Why Would You Use This?

1. Automate Repetitive Circuit Design

Have you ever needed to create 50 similar circuits with slight variations? Or generate test schematics for every combination of component values? This library makes that trivial:

import kicad_sch_api as ksa

# Generate 10 RC filter circuits with different values
for i, (r_val, c_val) in enumerate([(1000, 100e-9), (2200, 47e-9), ...]):
    sch = ksa.create_schematic(f"RC_Filter_{i+1}")
    sch.components.add("Device:R", f"R{i+1}", f"{r_val}", (100, 100))
    sch.components.add("Device:C", f"C{i+1}", f"{c_val*1e9:.0f}nF", (150, 100))
    sch.save(f"filter_{i+1}.kicad_sch")

2. Build Circuit Generation Tools

Create tools that generate circuits from specifications:

  • Convert truth tables to logic circuits

  • Generate power distribution networks automatically

  • Create test circuits from component datasheets

3. MCP Server Integration

Use the included MCP server to manipulate schematics programmatically through AI agents like Claude. The library provides 15 MCP tools for circuit generation via natural language.

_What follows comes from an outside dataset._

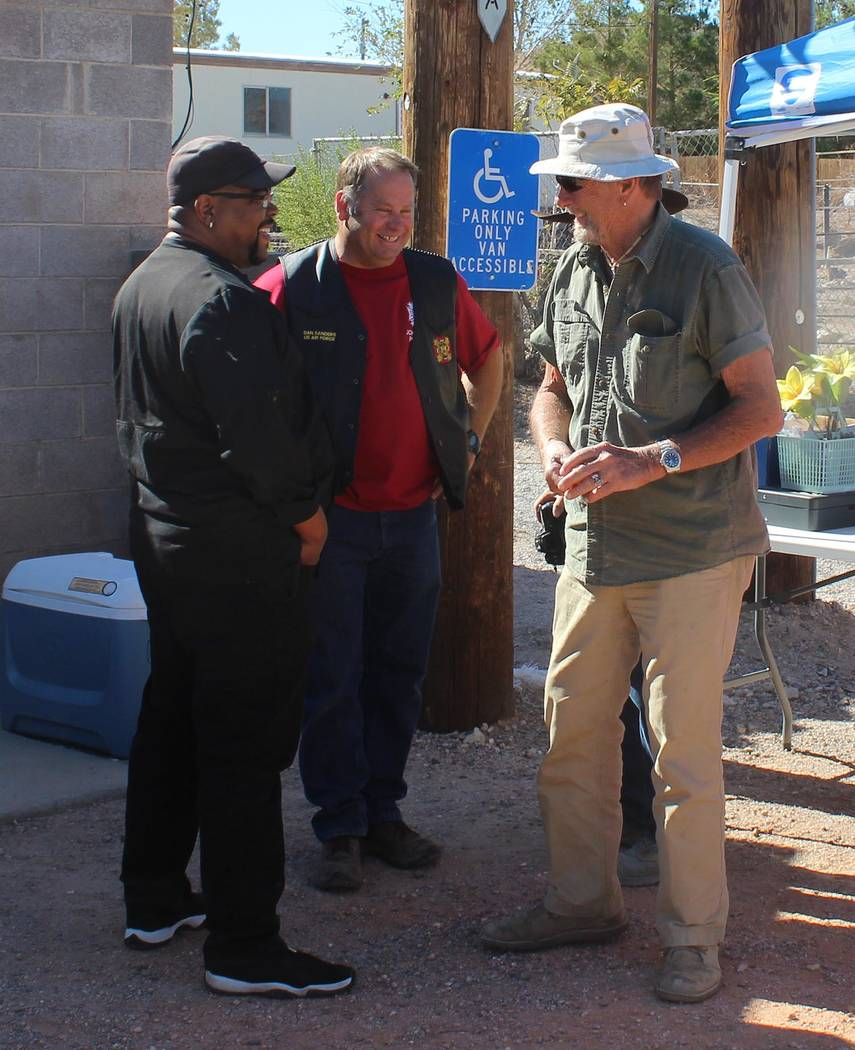 Tom Rysinski/Pahrump Valley Times From left, Chandler Vaughn, who prepared all of the food for the Poker Run, Dan Sanders, VFW Post #12109 commander, and Poker Run organizer Karl Olson chat before ...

4. Circuit Analysis & Validation

Read existing schematics, analyze them, and generate reports:

sch = ksa.load_schematic("existing_design.kicad_sch")

# Count components by type
resistors = sch.components.filter(lib_id="Device:R")
print(f"Found {len(resistors)} resistors")

# Find potential issues
for r in resistors:
    if "k" in r.value and float(r.value.replace("k", "")) > 100:
        print(f"Warning: {r.reference} has unusually high value")

Installation

# From PyPI (recommended)
pip install kicad-sch-api

# From source (for development)
git clone https://github.com/circuit-synth/kicad-sch-api.git
cd kicad-sch-api
uv pip install -e .

Your First Circuit (5 Minutes)

Let’s create a simple LED circuit with a resistor.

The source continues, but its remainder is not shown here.